今更何を!? と思われるかもしれないが、私はある意味、諦めることを繰り返し、それでも残った数少ないものを大切に扱うことで、作品を作ってきたところがある。

4月下旬、平成最後のタイミングでオープンした展覧会で、私は新作をいくつも発表した。そのいくつもの新作は、いくつもの新しい試みを含んだもので、令和という新しい時代を前に、私も新たな気持ちで今まで触れたことのない素材や方法に挑戦した。

その新しい素材や方法には、当然苦しめられた。そして「やっぱりダメだ」と、一度は手を離すことをした。いくつもの試みは、その数だけ「諦め」があった。「軽々しく新しいものに手を出すというのは軽薄だ」とか、「“やりたいこと=やるべきこと”ではない」など、自分に言い訳をしてみたものの、どこかスッキリしないモヤモヤが残る。

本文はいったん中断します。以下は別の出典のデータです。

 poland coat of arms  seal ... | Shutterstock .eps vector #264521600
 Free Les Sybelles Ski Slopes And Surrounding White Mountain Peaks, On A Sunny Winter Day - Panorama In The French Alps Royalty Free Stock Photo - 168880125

新しいものに触れるとき、その初めての体験というのは、失敗したとしても、最も濃厚な情報で溢れている。その素材や方法を使っている、自分ではない別の人が持っている情報ではなく、私自身が実際に体験したことで得られる、私と素材、私とその方法との間に生まれた情報だ。どんなに昔から使われていた素材や方法だったとしても、私との関係は今やっと生まれたばかり。その生まれた瞬間に溢れ出す情報は、醜くても、立派じゃなくても、私にとっては重要な道を与えてくれるもののように思えた。

結局、一度目は失敗し諦めかけた挑戦をもう一度繰り返してみた。想定を超えて、二度目は一度目とは全く違う結果を得たりするけれど、一度目がなければ二度目の結果はないことも実感した。正直、諦めることを自分の個性と認めてきたこの20年、得られたことのなかった結果を得た気がした。

諦めないことが「善」とは言わない。ただ、今回は令和の新しい時代を迎えること、自身の活動20周年という発表の機会だったことで、今まではしなかった「諦めない」を試みたということ。こういう選択が面白い結果を導き出す可能性があると学んだことで、私も改めて生まれ出でた気分になった。